Why I built a Rust deep learning framework (and what I got wrong twice first)

#rust #machinelearning #showdev #deeplearning

The Python script that made me give up. It had more boilerplate for freezing and re-composing submodules than it did for the actual model. I'd already pivoted three times. The next pivot was going to cost another rewrite. That's the day I decided to build this in Rust.

I should say upfront: before this, I had never trained a deep learning model. The path to here was unusual. A theoretical physics degree (with a PhD grant I turned down), then a long detour through documentary film and independent cinema, then self-taught software engineering and twenty years architecting scalable data systems through the startup-scaling era. Pattern recognition across domains is the thing I trust most in my own thinking. A wide-focus lens.

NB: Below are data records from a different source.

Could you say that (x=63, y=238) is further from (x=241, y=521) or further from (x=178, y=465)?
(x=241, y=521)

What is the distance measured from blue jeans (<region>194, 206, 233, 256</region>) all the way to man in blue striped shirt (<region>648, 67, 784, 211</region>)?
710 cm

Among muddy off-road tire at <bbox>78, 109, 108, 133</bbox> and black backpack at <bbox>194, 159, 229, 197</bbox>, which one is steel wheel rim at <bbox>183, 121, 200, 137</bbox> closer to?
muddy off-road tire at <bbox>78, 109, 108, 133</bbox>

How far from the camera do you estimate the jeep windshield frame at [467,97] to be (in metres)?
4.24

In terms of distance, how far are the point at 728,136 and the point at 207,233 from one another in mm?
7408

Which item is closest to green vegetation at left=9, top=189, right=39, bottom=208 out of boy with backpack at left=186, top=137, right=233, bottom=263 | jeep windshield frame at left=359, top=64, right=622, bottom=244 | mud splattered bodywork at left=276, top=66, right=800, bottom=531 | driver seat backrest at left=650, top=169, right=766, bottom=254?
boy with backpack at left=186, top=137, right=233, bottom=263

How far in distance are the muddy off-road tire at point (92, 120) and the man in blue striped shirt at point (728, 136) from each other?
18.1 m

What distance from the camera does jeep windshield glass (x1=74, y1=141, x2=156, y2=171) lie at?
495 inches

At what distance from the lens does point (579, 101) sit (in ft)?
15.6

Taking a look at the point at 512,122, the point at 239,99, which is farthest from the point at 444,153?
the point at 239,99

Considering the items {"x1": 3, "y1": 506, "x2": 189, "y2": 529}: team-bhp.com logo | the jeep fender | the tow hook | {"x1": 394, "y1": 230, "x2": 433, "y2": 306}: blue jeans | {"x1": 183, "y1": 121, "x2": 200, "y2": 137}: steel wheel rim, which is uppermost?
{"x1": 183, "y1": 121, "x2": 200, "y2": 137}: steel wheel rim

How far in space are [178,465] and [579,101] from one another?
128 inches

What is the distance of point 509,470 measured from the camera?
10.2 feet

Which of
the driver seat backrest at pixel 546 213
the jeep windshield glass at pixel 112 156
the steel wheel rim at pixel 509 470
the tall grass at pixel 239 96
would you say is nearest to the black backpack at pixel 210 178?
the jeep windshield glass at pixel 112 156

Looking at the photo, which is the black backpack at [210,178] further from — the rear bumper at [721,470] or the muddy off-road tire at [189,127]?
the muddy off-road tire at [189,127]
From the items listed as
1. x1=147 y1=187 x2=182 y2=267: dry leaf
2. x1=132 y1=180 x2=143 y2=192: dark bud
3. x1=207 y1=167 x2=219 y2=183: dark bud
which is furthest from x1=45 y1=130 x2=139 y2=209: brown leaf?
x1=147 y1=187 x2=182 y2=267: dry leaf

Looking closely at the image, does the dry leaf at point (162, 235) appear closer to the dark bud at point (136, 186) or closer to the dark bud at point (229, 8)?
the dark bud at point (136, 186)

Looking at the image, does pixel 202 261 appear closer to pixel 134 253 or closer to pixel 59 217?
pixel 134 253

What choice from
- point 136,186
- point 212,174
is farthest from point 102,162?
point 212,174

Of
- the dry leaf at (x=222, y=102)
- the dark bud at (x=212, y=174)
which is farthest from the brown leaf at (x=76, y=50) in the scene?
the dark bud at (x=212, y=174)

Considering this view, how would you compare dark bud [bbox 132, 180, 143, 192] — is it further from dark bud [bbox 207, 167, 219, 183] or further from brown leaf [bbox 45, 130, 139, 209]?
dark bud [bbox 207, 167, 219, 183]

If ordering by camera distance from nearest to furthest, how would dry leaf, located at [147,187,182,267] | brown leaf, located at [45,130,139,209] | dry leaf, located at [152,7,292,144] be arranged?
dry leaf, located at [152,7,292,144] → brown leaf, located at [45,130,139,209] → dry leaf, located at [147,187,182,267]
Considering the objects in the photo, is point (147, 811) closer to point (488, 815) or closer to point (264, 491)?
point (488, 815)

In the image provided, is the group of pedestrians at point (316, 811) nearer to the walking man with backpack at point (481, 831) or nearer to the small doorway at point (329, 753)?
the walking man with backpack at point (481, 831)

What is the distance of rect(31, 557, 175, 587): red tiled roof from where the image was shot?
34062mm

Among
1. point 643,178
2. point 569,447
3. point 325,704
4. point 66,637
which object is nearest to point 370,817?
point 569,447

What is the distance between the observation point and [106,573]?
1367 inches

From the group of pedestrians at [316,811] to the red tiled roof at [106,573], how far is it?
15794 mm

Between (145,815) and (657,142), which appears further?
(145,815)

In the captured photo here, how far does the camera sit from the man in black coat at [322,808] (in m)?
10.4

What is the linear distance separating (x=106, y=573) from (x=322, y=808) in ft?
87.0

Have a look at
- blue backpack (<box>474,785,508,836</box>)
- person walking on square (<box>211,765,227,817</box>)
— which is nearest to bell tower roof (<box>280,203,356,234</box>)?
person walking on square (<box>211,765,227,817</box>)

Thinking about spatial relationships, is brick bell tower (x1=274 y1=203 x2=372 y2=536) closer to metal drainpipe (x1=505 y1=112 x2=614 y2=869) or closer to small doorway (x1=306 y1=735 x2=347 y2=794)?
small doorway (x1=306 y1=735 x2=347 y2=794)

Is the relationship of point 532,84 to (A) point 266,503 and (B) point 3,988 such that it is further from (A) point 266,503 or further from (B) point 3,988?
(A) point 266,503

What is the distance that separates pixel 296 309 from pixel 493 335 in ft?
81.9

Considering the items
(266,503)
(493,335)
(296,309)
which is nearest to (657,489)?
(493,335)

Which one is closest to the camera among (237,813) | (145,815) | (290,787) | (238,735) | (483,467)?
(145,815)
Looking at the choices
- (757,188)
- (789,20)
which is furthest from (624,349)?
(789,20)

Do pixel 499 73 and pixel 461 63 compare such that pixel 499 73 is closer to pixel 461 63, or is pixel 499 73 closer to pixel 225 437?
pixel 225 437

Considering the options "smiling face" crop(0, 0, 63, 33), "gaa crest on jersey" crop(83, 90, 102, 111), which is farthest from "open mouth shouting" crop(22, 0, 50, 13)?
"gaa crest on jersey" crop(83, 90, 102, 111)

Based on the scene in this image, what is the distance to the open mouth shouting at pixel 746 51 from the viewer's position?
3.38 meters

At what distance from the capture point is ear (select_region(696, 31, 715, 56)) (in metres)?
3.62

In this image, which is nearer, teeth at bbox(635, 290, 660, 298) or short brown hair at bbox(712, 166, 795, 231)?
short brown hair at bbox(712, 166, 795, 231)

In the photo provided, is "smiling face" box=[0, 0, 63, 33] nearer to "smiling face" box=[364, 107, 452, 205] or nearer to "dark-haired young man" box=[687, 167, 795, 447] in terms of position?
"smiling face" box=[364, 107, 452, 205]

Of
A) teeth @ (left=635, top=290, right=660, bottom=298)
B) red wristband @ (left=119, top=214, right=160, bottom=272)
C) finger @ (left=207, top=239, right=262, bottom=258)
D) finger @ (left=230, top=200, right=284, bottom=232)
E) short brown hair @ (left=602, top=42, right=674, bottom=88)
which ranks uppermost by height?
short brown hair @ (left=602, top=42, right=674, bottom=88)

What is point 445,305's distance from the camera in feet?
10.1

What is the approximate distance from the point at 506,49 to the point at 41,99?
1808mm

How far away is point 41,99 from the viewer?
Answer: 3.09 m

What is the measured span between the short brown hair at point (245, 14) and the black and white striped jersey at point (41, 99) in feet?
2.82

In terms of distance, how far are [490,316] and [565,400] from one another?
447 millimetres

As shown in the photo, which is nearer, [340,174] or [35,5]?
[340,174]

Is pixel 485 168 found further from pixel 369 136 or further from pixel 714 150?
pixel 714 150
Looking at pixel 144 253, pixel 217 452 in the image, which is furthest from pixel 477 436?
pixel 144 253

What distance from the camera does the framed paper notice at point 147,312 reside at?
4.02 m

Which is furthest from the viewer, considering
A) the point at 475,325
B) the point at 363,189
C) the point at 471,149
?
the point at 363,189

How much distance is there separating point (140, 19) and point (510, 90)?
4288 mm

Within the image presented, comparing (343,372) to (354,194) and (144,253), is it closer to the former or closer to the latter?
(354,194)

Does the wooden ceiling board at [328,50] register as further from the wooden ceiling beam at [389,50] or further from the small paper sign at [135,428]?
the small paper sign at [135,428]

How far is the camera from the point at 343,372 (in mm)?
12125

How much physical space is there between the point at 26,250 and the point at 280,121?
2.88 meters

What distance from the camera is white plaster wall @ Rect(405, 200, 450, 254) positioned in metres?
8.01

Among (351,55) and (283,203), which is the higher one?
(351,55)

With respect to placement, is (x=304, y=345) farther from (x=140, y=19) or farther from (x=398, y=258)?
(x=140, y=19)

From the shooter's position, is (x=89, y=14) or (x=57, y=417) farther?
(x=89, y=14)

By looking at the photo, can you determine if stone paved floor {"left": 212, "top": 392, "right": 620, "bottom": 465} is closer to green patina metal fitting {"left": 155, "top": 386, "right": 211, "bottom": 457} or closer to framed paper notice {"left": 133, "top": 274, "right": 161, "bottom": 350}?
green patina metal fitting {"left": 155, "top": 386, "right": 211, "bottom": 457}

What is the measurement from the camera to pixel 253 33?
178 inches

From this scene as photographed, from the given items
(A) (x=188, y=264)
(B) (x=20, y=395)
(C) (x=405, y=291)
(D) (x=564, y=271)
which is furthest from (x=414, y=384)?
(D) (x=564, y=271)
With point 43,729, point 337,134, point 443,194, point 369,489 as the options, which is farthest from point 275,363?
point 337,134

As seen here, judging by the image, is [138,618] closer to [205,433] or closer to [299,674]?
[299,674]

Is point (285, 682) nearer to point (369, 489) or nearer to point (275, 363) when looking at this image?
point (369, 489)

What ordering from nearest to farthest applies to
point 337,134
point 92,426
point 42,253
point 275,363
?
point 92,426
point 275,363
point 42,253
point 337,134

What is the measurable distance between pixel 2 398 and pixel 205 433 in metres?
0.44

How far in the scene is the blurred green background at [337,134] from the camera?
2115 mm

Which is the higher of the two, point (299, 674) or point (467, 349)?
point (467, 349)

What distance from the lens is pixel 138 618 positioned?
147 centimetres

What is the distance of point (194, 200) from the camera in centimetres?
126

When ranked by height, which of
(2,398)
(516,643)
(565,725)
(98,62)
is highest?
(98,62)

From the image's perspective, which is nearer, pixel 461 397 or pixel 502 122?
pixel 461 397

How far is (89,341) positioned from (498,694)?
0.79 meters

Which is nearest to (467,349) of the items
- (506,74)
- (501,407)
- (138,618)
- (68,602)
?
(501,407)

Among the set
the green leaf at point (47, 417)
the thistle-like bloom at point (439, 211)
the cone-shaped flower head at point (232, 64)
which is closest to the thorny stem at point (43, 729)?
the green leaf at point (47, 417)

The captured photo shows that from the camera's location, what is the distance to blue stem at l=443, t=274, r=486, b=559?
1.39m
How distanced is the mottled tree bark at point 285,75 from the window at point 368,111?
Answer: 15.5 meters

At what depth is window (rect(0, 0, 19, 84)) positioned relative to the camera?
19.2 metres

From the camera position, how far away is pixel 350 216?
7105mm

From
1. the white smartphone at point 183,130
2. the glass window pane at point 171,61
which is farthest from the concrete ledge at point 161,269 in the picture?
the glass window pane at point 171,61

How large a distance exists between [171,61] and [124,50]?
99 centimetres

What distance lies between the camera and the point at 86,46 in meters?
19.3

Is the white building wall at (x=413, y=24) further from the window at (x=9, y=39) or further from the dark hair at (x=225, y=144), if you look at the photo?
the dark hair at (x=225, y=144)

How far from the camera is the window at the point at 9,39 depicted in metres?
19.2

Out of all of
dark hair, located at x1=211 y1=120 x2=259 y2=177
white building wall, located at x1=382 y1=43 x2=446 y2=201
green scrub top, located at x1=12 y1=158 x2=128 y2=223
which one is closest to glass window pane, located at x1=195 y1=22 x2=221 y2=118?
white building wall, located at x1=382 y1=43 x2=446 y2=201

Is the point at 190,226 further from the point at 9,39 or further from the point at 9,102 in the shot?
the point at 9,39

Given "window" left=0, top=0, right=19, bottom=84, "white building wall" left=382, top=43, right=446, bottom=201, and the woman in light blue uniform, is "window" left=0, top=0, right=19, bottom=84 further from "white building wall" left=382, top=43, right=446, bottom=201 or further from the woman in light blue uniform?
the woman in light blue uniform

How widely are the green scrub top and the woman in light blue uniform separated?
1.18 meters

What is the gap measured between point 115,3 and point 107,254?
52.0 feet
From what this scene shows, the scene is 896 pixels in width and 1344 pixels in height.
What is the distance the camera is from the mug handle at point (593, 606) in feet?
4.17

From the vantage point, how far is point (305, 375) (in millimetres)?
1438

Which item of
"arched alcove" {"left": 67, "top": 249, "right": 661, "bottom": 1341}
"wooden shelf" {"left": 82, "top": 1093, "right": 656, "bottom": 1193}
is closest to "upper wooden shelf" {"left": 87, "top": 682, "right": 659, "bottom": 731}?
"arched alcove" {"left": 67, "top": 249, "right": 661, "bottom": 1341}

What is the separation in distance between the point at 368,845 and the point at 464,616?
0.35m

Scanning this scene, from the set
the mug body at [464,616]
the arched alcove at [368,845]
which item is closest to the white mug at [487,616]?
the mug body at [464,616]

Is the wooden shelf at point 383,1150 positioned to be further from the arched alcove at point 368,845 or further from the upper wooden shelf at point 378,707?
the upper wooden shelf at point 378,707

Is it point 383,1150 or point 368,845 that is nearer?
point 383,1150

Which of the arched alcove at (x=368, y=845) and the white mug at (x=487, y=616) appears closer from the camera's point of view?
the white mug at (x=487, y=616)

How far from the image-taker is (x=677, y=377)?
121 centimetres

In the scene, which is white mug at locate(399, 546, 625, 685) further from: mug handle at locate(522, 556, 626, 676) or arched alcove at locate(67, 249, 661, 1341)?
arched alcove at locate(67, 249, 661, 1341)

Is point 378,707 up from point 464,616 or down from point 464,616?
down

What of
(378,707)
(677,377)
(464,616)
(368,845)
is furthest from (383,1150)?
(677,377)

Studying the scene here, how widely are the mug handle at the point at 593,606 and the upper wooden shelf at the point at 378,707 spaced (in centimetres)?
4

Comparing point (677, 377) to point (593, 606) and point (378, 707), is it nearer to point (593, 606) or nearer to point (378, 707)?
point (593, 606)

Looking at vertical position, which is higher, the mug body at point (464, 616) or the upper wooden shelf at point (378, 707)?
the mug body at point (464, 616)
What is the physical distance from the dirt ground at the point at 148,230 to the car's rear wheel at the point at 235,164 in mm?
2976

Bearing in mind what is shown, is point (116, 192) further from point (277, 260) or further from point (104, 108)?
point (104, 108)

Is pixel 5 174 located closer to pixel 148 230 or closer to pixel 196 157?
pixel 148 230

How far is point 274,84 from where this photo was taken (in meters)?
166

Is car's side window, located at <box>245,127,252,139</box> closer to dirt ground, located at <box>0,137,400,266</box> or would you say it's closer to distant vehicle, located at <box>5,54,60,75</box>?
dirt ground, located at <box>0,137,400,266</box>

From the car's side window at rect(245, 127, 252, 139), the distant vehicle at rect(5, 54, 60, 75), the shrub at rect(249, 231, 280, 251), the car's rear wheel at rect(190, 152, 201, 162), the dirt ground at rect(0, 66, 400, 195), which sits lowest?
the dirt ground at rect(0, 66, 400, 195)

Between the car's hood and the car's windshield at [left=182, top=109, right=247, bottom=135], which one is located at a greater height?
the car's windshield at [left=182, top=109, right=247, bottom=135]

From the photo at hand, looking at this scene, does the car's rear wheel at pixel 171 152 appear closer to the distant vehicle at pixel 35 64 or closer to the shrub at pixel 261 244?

What I'm building flodl for is research called FBRL, Feedback Recursive Loops. It started as a hobby to explore the field. For now the shape is what matters. Mixing modalities. Feedback loops: images read, classified, and reproduced to force honest attention. Composition that goes letter, then word, then line, then paragraph. Each level frozen and used as an oracle for the level above. The vision was always nested, always partially-frozen, always graph-shaped. That shape is what broke Python for me.

The Python dead end

I started with sound and vision mixed together. That failed. I reframed to a foveal approach: the model reads letters by attention, and at each step it also tries to reproduce what it read. The reproduction forces more abstract latent representations. The letter model is the most developed part of this work so far.

Composition was always the next step. Read a letter. Then read a word that reuses the frozen letter reader. Then read a line that reuses both. Each level adds capability while the frozen levels below stay reliable.

Before I even tried to write the composition code, the Python script for the letter model alone had exploded in complexity. Every architectural pivot, and there were many, added more boilerplate than it removed. Per-op dispatch overhead was biting on top of that, especially in the recurrent attention loop where I was making hundreds of small kernel calls per training step.

What I actually wanted was a way to describe the network. Not procedurally assemble it from instances and module hierarchies. Describe it. What's its structure? What's tagged? What's frozen? What loads from what checkpoint? Looking at the kind of object I needed to express, the answer was obvious. This is a graph, not a script.

I had a prior on this. A few years back I'd built a graph library for a data-processing project, and I knew what the graph-shaped headspace felt like. The itch was familiar.

Two false starts

Python failed me first, Go second. The project was called goDL. It taught me more than it shipped.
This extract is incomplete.